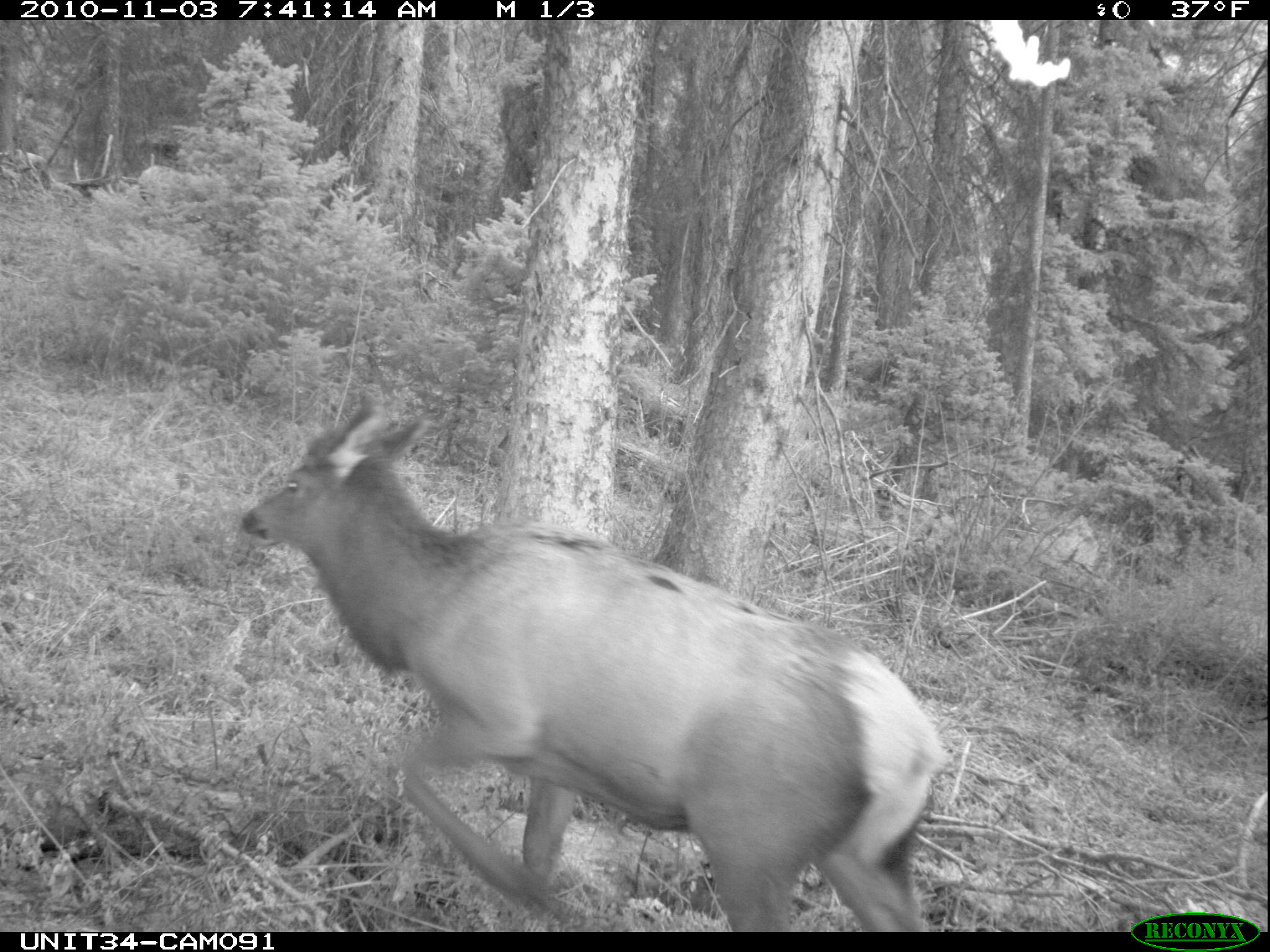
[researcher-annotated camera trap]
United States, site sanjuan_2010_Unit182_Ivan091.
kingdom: Animalia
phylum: Chordata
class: Mammalia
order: Artiodactyla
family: Cervidae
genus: Cervus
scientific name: Cervus elaphus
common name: red deer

________________________________________

> **WHAT THIS TASK INVOLVES**
Repeat all of the entries above exactly. Keep pictures out of it.

> **WRITTEN REPLY**
[researcher-annotated camera trap]
United States, site sanjuan_2010_Unit182_Ivan091.
kingdom: Animalia
phylum: Chordata
class: Mammalia
order: Artiodactyla
family: Cervidae
genus: Cervus
scientific name: Cervus elaphus
common name: red deer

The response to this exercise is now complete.